# Sony STR-DG510 5.1 receiver HDMI



## Richard W. Haines (Jul 9, 2007)

I have the following equipment:

1) Optoma HD70 DLP projector that has a native 720 resolution but can output 1080i and 1080p.
2) Toshiba HD XA2 HD DVD player.

Right now I have 5.1 analog sound from the Toshiba to my Sherwood amp but the synch seems to
drift when I play back Standard DVDs on Toshiba via the HDMI chord to the Optoma projector.
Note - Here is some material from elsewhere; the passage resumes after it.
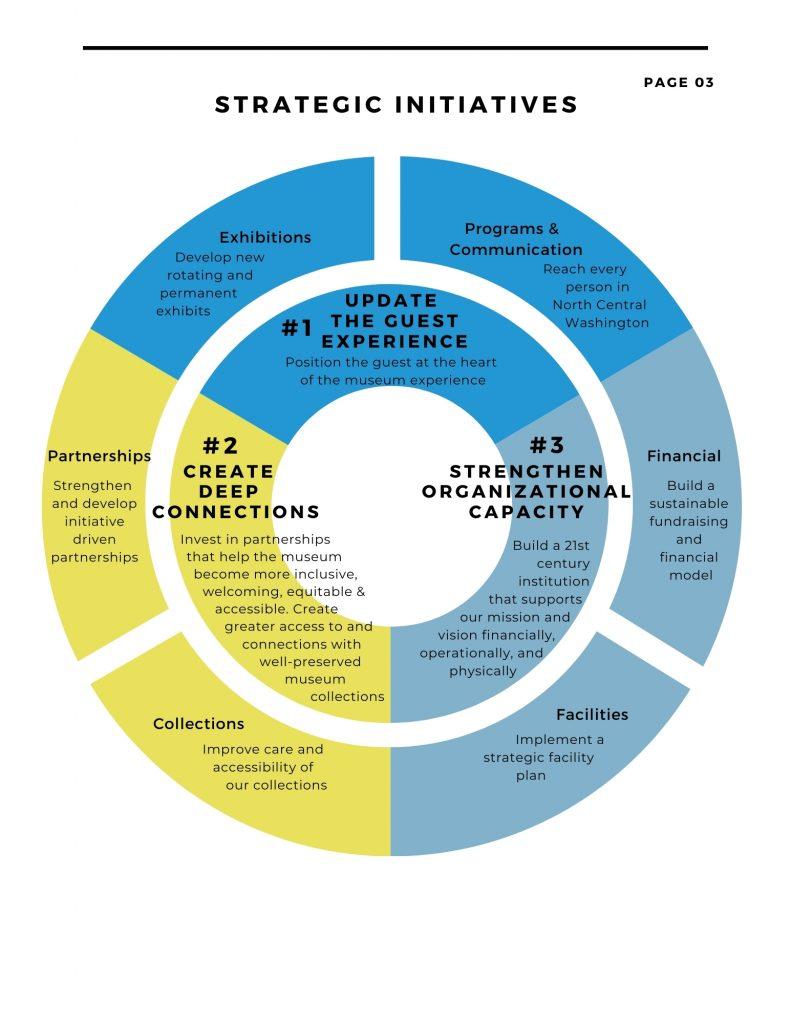 2020-2025 Strategic Plan Page 3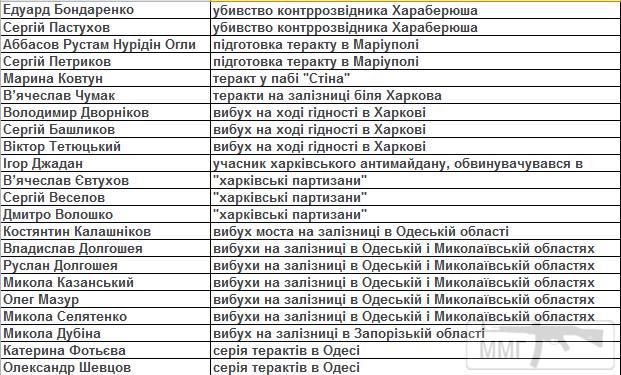 87294 - Украина - реалии!!!!!!!!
I was thinking of upgrading to the HDMI sound and I was considering getting the Sony STR-DG510 5.1 r receiver which has an input for HDMI and an output HDMI. I assume it will then playback the sound
via the HDMI and output the picture through the same Sony receiver to the Optoma HD70 projector.
So if I understand this, I use a HDMI chord from the Toshiba to the Sony receiver. And another
HDMI chord from the Sony receiver to the Optoma DLP.
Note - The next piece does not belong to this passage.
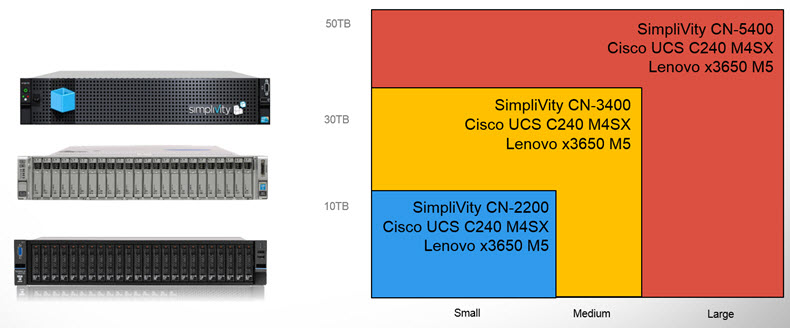 Simplivity Hyperconverged Platforms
However, the Sony receiver it will only output 1080i. That's not a problem for the DLP since that what I usually play back in. When I'm playing a standard movie in the Toshiba and outputting it via HDMI to
the Sony receiver, will this work since Standard DVDs are not 1080i but 480p. Or will the Toshiba
player upscale it to 1080i and output both picture and sound in this format to the Sony receiver which
will in turn output it to the DLP?


----------